Diplomatic relations between the governments of the Netherlands and Venezuela were established in 1921 following a treaty to that effect concluded at Caracas on 11 May 1920. Relations between the two governments were strained, since the Venezuelan navy seized some Dutch ships during the First World War –even though the Dutch government remained neutral– and in that treaty, the Venezuelan government agreed to pay the Dutch government 20,000 Bolivars as indemnity for seizure of those ships.

The ABC Islands, all dependencies of the Kingdom of the Netherlands lie less than 15 mi off Venezuela's shores.

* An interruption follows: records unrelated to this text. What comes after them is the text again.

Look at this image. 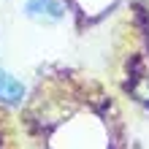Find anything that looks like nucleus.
<instances>
[{
    "instance_id": "nucleus-1",
    "label": "nucleus",
    "mask_w": 149,
    "mask_h": 149,
    "mask_svg": "<svg viewBox=\"0 0 149 149\" xmlns=\"http://www.w3.org/2000/svg\"><path fill=\"white\" fill-rule=\"evenodd\" d=\"M24 11H27L30 16H36V19L54 22V19L63 16V3H60V0H27Z\"/></svg>"
},
{
    "instance_id": "nucleus-2",
    "label": "nucleus",
    "mask_w": 149,
    "mask_h": 149,
    "mask_svg": "<svg viewBox=\"0 0 149 149\" xmlns=\"http://www.w3.org/2000/svg\"><path fill=\"white\" fill-rule=\"evenodd\" d=\"M24 98V84L19 79H14L11 73L0 71V100L3 103H19Z\"/></svg>"
}]
</instances>
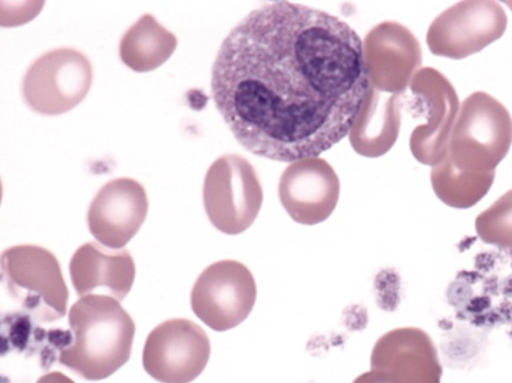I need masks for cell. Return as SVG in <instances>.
Returning a JSON list of instances; mask_svg holds the SVG:
<instances>
[{
    "label": "cell",
    "mask_w": 512,
    "mask_h": 383,
    "mask_svg": "<svg viewBox=\"0 0 512 383\" xmlns=\"http://www.w3.org/2000/svg\"><path fill=\"white\" fill-rule=\"evenodd\" d=\"M371 89L363 41L342 19L266 3L229 33L211 95L236 140L267 160L319 157L348 137Z\"/></svg>",
    "instance_id": "cell-1"
},
{
    "label": "cell",
    "mask_w": 512,
    "mask_h": 383,
    "mask_svg": "<svg viewBox=\"0 0 512 383\" xmlns=\"http://www.w3.org/2000/svg\"><path fill=\"white\" fill-rule=\"evenodd\" d=\"M68 322L72 343L59 353V363L81 378L102 381L130 361L135 323L114 297H81Z\"/></svg>",
    "instance_id": "cell-2"
},
{
    "label": "cell",
    "mask_w": 512,
    "mask_h": 383,
    "mask_svg": "<svg viewBox=\"0 0 512 383\" xmlns=\"http://www.w3.org/2000/svg\"><path fill=\"white\" fill-rule=\"evenodd\" d=\"M512 117L498 99L474 92L459 107L449 140L448 158L459 170L495 173L510 153Z\"/></svg>",
    "instance_id": "cell-3"
},
{
    "label": "cell",
    "mask_w": 512,
    "mask_h": 383,
    "mask_svg": "<svg viewBox=\"0 0 512 383\" xmlns=\"http://www.w3.org/2000/svg\"><path fill=\"white\" fill-rule=\"evenodd\" d=\"M2 280L9 295L36 322L64 318L69 292L55 254L39 246H15L2 253Z\"/></svg>",
    "instance_id": "cell-4"
},
{
    "label": "cell",
    "mask_w": 512,
    "mask_h": 383,
    "mask_svg": "<svg viewBox=\"0 0 512 383\" xmlns=\"http://www.w3.org/2000/svg\"><path fill=\"white\" fill-rule=\"evenodd\" d=\"M203 197L211 224L229 236L249 230L263 206V188L256 170L240 155H224L211 164Z\"/></svg>",
    "instance_id": "cell-5"
},
{
    "label": "cell",
    "mask_w": 512,
    "mask_h": 383,
    "mask_svg": "<svg viewBox=\"0 0 512 383\" xmlns=\"http://www.w3.org/2000/svg\"><path fill=\"white\" fill-rule=\"evenodd\" d=\"M92 79L94 71L87 56L77 49H55L29 66L22 81V97L38 114H65L84 101Z\"/></svg>",
    "instance_id": "cell-6"
},
{
    "label": "cell",
    "mask_w": 512,
    "mask_h": 383,
    "mask_svg": "<svg viewBox=\"0 0 512 383\" xmlns=\"http://www.w3.org/2000/svg\"><path fill=\"white\" fill-rule=\"evenodd\" d=\"M256 299V280L249 267L236 260H221L198 276L191 307L208 328L226 332L249 318Z\"/></svg>",
    "instance_id": "cell-7"
},
{
    "label": "cell",
    "mask_w": 512,
    "mask_h": 383,
    "mask_svg": "<svg viewBox=\"0 0 512 383\" xmlns=\"http://www.w3.org/2000/svg\"><path fill=\"white\" fill-rule=\"evenodd\" d=\"M508 18L500 3L461 2L441 13L429 26L426 44L442 58L462 61L502 38Z\"/></svg>",
    "instance_id": "cell-8"
},
{
    "label": "cell",
    "mask_w": 512,
    "mask_h": 383,
    "mask_svg": "<svg viewBox=\"0 0 512 383\" xmlns=\"http://www.w3.org/2000/svg\"><path fill=\"white\" fill-rule=\"evenodd\" d=\"M210 353V339L197 323L167 320L148 335L142 366L155 381L191 383L206 369Z\"/></svg>",
    "instance_id": "cell-9"
},
{
    "label": "cell",
    "mask_w": 512,
    "mask_h": 383,
    "mask_svg": "<svg viewBox=\"0 0 512 383\" xmlns=\"http://www.w3.org/2000/svg\"><path fill=\"white\" fill-rule=\"evenodd\" d=\"M409 88L424 101L426 117L425 124L412 132L409 145L416 161L434 168L448 157L449 140L461 107L457 91L434 68L419 69Z\"/></svg>",
    "instance_id": "cell-10"
},
{
    "label": "cell",
    "mask_w": 512,
    "mask_h": 383,
    "mask_svg": "<svg viewBox=\"0 0 512 383\" xmlns=\"http://www.w3.org/2000/svg\"><path fill=\"white\" fill-rule=\"evenodd\" d=\"M366 68L373 88L401 95L421 69L422 49L414 33L398 22H382L363 41Z\"/></svg>",
    "instance_id": "cell-11"
},
{
    "label": "cell",
    "mask_w": 512,
    "mask_h": 383,
    "mask_svg": "<svg viewBox=\"0 0 512 383\" xmlns=\"http://www.w3.org/2000/svg\"><path fill=\"white\" fill-rule=\"evenodd\" d=\"M279 197L284 210L296 223L316 226L329 219L338 206V174L323 158L295 161L280 177Z\"/></svg>",
    "instance_id": "cell-12"
},
{
    "label": "cell",
    "mask_w": 512,
    "mask_h": 383,
    "mask_svg": "<svg viewBox=\"0 0 512 383\" xmlns=\"http://www.w3.org/2000/svg\"><path fill=\"white\" fill-rule=\"evenodd\" d=\"M145 188L131 178L109 181L92 200L88 227L98 243L111 250H122L147 219Z\"/></svg>",
    "instance_id": "cell-13"
},
{
    "label": "cell",
    "mask_w": 512,
    "mask_h": 383,
    "mask_svg": "<svg viewBox=\"0 0 512 383\" xmlns=\"http://www.w3.org/2000/svg\"><path fill=\"white\" fill-rule=\"evenodd\" d=\"M371 369L391 383H441L442 366L435 343L425 330L399 328L373 346Z\"/></svg>",
    "instance_id": "cell-14"
},
{
    "label": "cell",
    "mask_w": 512,
    "mask_h": 383,
    "mask_svg": "<svg viewBox=\"0 0 512 383\" xmlns=\"http://www.w3.org/2000/svg\"><path fill=\"white\" fill-rule=\"evenodd\" d=\"M69 274L79 296L104 287L109 296L121 302L134 285L135 263L127 250L111 252L97 243H85L72 256Z\"/></svg>",
    "instance_id": "cell-15"
},
{
    "label": "cell",
    "mask_w": 512,
    "mask_h": 383,
    "mask_svg": "<svg viewBox=\"0 0 512 383\" xmlns=\"http://www.w3.org/2000/svg\"><path fill=\"white\" fill-rule=\"evenodd\" d=\"M401 122V95L383 94L371 85L358 120L349 132L350 145L362 157H382L398 140Z\"/></svg>",
    "instance_id": "cell-16"
},
{
    "label": "cell",
    "mask_w": 512,
    "mask_h": 383,
    "mask_svg": "<svg viewBox=\"0 0 512 383\" xmlns=\"http://www.w3.org/2000/svg\"><path fill=\"white\" fill-rule=\"evenodd\" d=\"M177 49V38L154 16L144 15L122 36L121 61L135 72H151L164 65Z\"/></svg>",
    "instance_id": "cell-17"
},
{
    "label": "cell",
    "mask_w": 512,
    "mask_h": 383,
    "mask_svg": "<svg viewBox=\"0 0 512 383\" xmlns=\"http://www.w3.org/2000/svg\"><path fill=\"white\" fill-rule=\"evenodd\" d=\"M495 173H469L459 170L449 158L431 171V184L436 197L452 208L465 210L480 203L490 193Z\"/></svg>",
    "instance_id": "cell-18"
},
{
    "label": "cell",
    "mask_w": 512,
    "mask_h": 383,
    "mask_svg": "<svg viewBox=\"0 0 512 383\" xmlns=\"http://www.w3.org/2000/svg\"><path fill=\"white\" fill-rule=\"evenodd\" d=\"M475 230L485 244L512 252V188L482 211Z\"/></svg>",
    "instance_id": "cell-19"
},
{
    "label": "cell",
    "mask_w": 512,
    "mask_h": 383,
    "mask_svg": "<svg viewBox=\"0 0 512 383\" xmlns=\"http://www.w3.org/2000/svg\"><path fill=\"white\" fill-rule=\"evenodd\" d=\"M353 383H391L382 373L376 371H369L358 376Z\"/></svg>",
    "instance_id": "cell-20"
},
{
    "label": "cell",
    "mask_w": 512,
    "mask_h": 383,
    "mask_svg": "<svg viewBox=\"0 0 512 383\" xmlns=\"http://www.w3.org/2000/svg\"><path fill=\"white\" fill-rule=\"evenodd\" d=\"M36 383H75L71 378L64 375L61 372H49L46 375L42 376V378L38 379Z\"/></svg>",
    "instance_id": "cell-21"
},
{
    "label": "cell",
    "mask_w": 512,
    "mask_h": 383,
    "mask_svg": "<svg viewBox=\"0 0 512 383\" xmlns=\"http://www.w3.org/2000/svg\"><path fill=\"white\" fill-rule=\"evenodd\" d=\"M507 5L510 6L511 11H512V2H508Z\"/></svg>",
    "instance_id": "cell-22"
},
{
    "label": "cell",
    "mask_w": 512,
    "mask_h": 383,
    "mask_svg": "<svg viewBox=\"0 0 512 383\" xmlns=\"http://www.w3.org/2000/svg\"><path fill=\"white\" fill-rule=\"evenodd\" d=\"M511 254H512V252H511Z\"/></svg>",
    "instance_id": "cell-23"
}]
</instances>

The most populous of these territories are the island is Curaçao, whose demographics are not like that of Venezuela and much of South America. Chávez called for "revolutionary independence" for these Islands, a proposition that has disturbed many islanders and high-ranking Dutch military officials in The Hague. This, combined with Chávez's recent alliances with nations hostile to the Western world, prompted the Dutch government to position Dutch naval equipment on several unpopulated islands near Venezuela.

In January 2010, the Dutch Prime Minister Jan Peter Balkenende dismissed the allegations of Chávez that US war planes were being deployed as part of a planned attack during a television interview, showing a photograph of a US P3 warplane as proof. According to Balkenende, the planes were being used to combat drug trafficking and the picture had been "taken from Wikipedia" and was dated from 2002.

In 2019, recently arrived Venezuelan refugees in Aruba were estimated to number around 17,000, accounting for some 15% of the island’s population.